Document excerpt:
#####

11 · Governance¶

← 10 Setup and stages · Contents · Next: 12 Roles →

Governance is what keeps the method honest when a team runs it at speed. It is the same regardless of which AI tool writes the code, because it lives in the process and the pipeline, not in the agent.

The autonomy ladder¶

How much the AI is allowed to do is not one switch; it is a setting chosen per area, rising with evidence and with your capacity to verify.

Level	The AI…	A person…	Typical use
Suggest	proposes options	decides and writes	early, exploratory work
Draft-and-review	drafts artifacts	edits and approves each one	specs, scenarios, contracts
Generate-behind-gate	generates code	reviews the change; it merges only if the contract and tests pass	the normal build
Auto-with-evidence	generates and merges	samples and audits; auto-merge allowed only with a full evidence bundle attached	narrow, well-tested areas

The governing rule, restated from the principles: operate only at the level your review capacity can sustain. If the AI produces more than the team can verify, drop a level.

#####

Requirement A:
Name each level of the autonomy ladder in the governance section.
The governance section and the entries that come after it have separate, unrelated origins.

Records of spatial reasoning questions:
#####

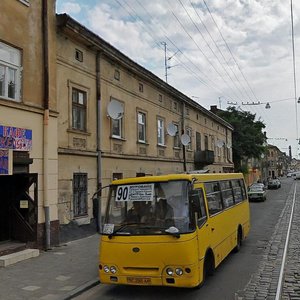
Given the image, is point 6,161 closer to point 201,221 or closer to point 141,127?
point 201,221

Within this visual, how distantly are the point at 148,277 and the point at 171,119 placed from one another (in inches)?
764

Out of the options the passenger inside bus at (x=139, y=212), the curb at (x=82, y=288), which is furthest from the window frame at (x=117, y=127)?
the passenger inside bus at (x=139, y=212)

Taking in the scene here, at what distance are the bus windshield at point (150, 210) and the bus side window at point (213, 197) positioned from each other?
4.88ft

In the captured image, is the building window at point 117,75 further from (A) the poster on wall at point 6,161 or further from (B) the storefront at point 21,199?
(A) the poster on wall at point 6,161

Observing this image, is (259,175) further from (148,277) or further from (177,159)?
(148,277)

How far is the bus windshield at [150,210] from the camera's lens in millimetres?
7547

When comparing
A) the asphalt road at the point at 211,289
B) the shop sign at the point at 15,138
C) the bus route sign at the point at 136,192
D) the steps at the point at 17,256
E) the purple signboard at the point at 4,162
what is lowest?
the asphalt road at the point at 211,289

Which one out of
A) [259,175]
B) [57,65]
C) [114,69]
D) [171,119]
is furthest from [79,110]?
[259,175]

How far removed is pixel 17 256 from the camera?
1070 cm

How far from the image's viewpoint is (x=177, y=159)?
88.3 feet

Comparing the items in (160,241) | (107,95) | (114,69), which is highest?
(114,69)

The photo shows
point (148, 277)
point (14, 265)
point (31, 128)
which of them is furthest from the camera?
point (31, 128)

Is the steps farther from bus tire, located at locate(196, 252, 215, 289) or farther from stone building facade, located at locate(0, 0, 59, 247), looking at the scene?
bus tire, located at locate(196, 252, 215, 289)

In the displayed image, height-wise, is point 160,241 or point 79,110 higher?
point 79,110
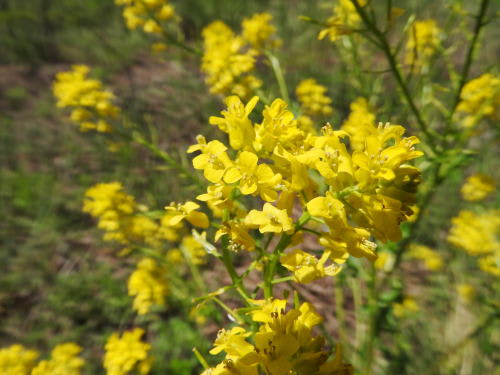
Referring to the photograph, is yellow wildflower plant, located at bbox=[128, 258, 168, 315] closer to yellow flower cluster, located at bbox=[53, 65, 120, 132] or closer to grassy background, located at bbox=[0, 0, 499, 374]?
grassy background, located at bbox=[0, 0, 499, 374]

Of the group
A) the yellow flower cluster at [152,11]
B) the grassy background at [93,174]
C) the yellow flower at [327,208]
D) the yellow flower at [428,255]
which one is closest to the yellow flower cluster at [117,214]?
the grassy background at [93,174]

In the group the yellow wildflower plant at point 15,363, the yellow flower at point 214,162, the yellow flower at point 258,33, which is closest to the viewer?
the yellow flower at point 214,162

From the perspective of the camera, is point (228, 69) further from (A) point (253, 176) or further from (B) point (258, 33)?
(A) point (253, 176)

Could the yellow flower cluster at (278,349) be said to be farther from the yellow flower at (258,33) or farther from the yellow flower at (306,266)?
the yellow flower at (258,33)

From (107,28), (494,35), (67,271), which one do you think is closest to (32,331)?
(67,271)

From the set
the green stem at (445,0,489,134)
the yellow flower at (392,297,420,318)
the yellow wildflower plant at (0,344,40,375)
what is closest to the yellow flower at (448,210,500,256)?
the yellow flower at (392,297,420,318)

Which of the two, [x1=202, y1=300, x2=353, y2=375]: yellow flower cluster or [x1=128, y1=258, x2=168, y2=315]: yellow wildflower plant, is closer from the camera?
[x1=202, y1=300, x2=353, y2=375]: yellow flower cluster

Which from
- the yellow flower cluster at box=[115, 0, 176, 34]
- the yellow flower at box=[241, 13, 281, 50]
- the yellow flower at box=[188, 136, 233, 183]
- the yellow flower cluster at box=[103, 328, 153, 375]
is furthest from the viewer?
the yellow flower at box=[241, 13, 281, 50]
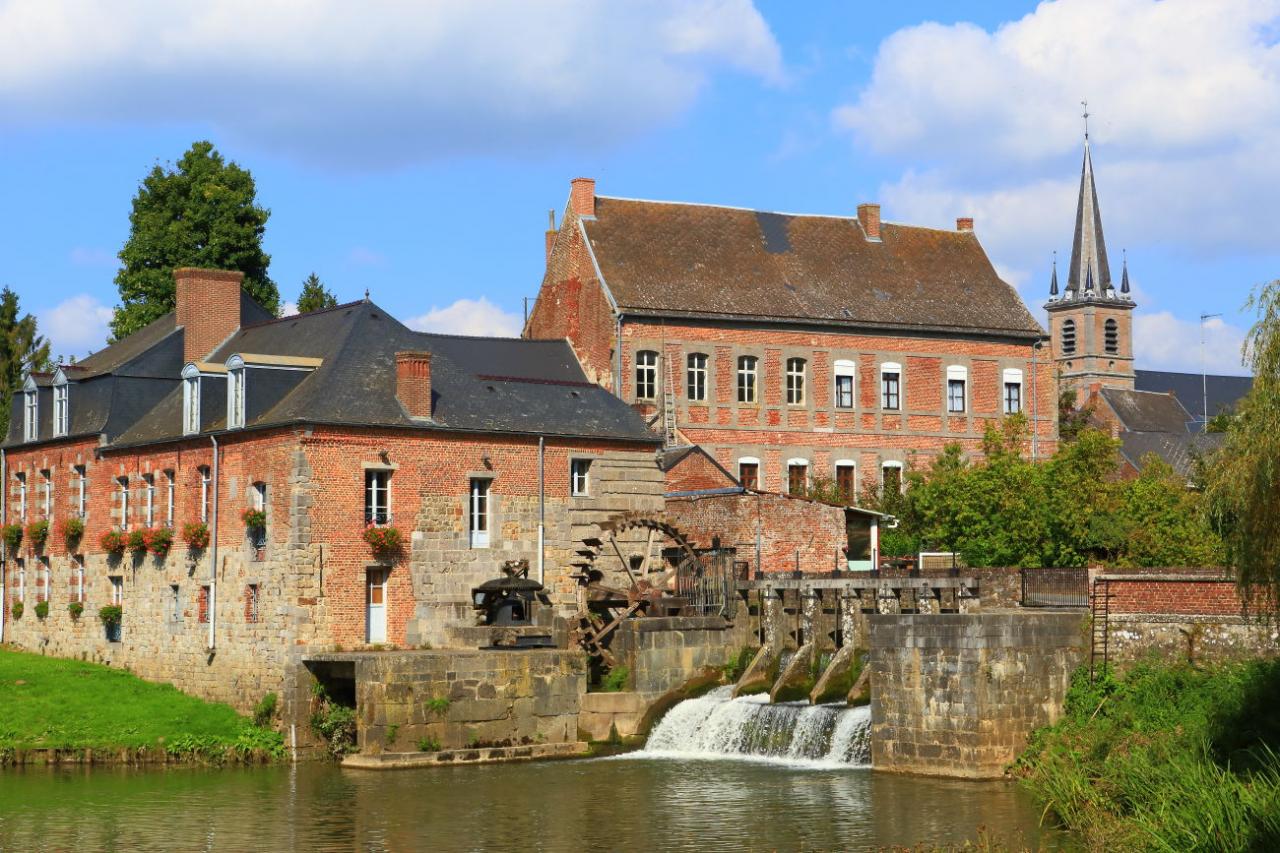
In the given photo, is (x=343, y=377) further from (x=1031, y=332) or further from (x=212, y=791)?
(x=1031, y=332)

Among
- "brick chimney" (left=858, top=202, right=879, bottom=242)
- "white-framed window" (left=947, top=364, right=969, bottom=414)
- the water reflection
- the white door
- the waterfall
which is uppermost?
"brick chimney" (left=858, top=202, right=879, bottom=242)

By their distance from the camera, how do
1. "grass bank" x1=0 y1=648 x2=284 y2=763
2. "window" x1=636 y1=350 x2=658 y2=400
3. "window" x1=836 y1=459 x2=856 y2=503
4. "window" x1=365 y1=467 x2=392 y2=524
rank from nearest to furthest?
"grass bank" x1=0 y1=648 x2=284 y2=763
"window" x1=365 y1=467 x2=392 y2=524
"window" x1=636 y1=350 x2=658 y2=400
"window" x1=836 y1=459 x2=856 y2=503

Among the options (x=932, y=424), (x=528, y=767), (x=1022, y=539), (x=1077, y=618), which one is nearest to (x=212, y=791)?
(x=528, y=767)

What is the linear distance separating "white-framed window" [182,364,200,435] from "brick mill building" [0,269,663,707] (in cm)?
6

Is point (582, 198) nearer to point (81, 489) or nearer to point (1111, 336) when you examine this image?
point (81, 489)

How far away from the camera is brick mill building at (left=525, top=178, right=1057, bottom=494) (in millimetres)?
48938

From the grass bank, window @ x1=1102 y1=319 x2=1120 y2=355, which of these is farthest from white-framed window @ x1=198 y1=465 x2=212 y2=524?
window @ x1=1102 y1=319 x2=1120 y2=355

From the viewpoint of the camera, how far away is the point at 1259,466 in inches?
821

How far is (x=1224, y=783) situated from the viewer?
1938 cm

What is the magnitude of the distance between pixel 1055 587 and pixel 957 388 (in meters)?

#####

Requirement B:
Gather every line of the entries that contains the string "tire", treating uppercase and lowercase letters as different.

Correct result A:
Suggest, Draft-and-review, Generate-behind-gate, Auto-with-evidence

Correct result B:
Is the steps farther from bus tire, located at locate(196, 252, 215, 289) or farther from stone building facade, located at locate(0, 0, 59, 247), looking at the scene?
bus tire, located at locate(196, 252, 215, 289)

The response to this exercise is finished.